— TRY IT —
Where does the word "array" occur in the material? Copy each line that has it.

— MATERIAL SUPPLIED —
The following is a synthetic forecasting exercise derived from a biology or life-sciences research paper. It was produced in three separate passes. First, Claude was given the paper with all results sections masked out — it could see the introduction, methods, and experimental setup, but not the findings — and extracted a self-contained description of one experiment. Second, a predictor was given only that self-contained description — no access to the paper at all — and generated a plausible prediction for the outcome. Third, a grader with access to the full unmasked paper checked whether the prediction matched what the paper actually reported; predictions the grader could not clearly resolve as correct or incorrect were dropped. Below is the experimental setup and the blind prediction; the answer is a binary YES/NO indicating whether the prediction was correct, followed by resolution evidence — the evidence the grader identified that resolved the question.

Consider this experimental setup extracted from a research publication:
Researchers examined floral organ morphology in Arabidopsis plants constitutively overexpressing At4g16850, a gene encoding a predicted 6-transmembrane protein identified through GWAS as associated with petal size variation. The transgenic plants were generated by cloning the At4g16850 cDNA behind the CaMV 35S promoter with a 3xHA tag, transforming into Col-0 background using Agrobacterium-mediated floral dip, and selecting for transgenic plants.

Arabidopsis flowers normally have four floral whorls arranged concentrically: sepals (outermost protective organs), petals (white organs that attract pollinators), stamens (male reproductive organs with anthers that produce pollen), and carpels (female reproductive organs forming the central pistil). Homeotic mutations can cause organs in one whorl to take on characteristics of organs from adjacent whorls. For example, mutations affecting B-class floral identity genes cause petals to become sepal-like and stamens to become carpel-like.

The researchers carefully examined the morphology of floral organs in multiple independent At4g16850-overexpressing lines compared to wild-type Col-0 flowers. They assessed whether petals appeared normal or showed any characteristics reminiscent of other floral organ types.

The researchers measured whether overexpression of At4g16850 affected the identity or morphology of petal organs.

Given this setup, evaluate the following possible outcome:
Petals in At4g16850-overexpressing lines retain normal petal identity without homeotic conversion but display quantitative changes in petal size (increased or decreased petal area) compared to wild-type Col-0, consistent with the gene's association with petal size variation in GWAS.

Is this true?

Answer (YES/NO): NO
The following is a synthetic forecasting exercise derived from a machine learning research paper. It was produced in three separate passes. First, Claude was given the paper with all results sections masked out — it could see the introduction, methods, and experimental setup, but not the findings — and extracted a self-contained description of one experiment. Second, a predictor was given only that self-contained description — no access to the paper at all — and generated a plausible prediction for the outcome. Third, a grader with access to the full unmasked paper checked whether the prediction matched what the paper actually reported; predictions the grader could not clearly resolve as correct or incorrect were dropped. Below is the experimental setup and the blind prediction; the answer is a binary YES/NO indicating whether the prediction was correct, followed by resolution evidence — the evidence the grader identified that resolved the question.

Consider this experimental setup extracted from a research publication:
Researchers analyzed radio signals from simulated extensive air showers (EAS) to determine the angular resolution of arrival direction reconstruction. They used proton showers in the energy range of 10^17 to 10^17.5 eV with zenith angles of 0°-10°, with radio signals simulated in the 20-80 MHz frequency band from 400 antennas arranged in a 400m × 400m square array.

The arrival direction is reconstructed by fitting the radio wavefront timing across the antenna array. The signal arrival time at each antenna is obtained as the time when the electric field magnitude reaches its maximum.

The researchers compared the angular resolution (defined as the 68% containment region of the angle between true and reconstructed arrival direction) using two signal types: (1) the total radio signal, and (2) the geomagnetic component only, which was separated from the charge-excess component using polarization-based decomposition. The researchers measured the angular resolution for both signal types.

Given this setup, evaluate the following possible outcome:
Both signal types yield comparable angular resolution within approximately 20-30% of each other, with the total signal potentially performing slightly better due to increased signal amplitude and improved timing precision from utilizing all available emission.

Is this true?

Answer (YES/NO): NO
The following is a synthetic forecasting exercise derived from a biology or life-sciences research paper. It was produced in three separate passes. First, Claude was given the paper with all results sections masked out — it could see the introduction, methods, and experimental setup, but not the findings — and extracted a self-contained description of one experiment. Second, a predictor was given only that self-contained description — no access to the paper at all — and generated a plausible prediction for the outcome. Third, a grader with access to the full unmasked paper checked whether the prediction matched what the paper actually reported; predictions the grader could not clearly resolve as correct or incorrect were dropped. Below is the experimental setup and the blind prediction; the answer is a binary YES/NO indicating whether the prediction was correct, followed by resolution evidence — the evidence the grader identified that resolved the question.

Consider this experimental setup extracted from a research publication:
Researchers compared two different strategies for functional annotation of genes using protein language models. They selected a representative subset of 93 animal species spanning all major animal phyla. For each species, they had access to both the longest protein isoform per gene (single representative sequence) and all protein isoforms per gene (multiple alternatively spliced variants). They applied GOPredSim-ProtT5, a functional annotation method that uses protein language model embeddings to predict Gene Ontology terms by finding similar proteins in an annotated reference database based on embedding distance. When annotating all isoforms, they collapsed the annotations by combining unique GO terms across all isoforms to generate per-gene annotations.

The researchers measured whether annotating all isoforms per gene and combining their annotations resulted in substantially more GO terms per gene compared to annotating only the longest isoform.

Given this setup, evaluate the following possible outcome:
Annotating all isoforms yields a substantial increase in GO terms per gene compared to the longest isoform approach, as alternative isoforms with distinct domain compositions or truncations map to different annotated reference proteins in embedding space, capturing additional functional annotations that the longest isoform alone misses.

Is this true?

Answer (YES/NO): NO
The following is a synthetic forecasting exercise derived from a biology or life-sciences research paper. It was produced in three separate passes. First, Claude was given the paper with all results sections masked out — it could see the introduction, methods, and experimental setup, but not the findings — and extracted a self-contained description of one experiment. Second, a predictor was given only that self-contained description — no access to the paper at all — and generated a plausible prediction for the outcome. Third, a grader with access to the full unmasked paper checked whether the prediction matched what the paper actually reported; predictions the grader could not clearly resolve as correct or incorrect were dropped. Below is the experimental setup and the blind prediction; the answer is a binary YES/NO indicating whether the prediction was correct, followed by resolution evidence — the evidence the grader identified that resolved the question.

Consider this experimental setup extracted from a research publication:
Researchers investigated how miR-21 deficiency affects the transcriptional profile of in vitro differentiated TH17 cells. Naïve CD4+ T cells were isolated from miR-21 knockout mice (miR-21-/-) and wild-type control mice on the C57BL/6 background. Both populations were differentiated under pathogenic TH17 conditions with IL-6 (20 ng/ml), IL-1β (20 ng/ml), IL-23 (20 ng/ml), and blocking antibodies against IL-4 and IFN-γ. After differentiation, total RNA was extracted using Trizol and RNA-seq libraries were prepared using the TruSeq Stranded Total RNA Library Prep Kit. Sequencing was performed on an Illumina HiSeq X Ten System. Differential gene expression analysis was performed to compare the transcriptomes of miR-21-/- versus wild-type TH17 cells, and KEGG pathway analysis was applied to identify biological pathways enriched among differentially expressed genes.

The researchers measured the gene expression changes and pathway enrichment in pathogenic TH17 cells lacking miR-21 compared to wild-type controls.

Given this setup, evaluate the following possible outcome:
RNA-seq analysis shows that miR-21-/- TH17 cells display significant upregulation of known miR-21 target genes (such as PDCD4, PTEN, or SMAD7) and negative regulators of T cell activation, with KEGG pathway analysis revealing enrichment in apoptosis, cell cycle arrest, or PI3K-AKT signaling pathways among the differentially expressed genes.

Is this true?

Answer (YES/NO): NO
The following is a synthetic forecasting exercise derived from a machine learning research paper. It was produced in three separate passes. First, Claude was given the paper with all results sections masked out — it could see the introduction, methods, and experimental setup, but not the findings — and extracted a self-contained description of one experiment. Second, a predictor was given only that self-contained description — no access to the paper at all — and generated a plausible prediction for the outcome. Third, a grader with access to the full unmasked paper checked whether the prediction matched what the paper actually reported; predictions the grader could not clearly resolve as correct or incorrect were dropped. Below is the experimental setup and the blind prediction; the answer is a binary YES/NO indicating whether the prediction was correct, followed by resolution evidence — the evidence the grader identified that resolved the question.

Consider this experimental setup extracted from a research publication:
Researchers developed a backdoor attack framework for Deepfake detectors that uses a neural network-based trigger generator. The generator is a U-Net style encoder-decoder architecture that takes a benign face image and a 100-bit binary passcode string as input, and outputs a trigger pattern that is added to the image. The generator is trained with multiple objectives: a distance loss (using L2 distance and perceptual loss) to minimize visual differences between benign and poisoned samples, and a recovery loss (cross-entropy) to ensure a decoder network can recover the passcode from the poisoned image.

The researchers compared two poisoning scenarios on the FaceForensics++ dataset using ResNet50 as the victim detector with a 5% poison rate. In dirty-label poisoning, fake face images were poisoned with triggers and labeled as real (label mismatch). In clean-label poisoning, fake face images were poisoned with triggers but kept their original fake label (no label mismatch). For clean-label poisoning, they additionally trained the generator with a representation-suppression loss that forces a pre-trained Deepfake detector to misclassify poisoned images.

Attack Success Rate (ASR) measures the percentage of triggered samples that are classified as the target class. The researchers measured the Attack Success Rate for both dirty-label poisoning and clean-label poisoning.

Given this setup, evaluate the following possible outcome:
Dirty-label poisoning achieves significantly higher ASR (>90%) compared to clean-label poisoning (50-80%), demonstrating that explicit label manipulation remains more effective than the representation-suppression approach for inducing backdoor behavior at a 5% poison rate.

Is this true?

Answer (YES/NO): NO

— OUTPUT OF THE TASK —
Researchers analyzed radio signals from simulated extensive air showers (EAS) to determine the angular resolution of arrival direction reconstruction. They used proton showers in the energy range of 10^17 to 10^17.5 eV with zenith angles of 0°-10°, with radio signals simulated in the 20-80 MHz frequency band from 400 antennas arranged in a 400m × 400m square array.
The arrival direction is reconstructed by fitting the radio wavefront timing across the antenna array. The signal arrival time at each antenna is obtained as the time when the electric field magnitude reaches its maximum.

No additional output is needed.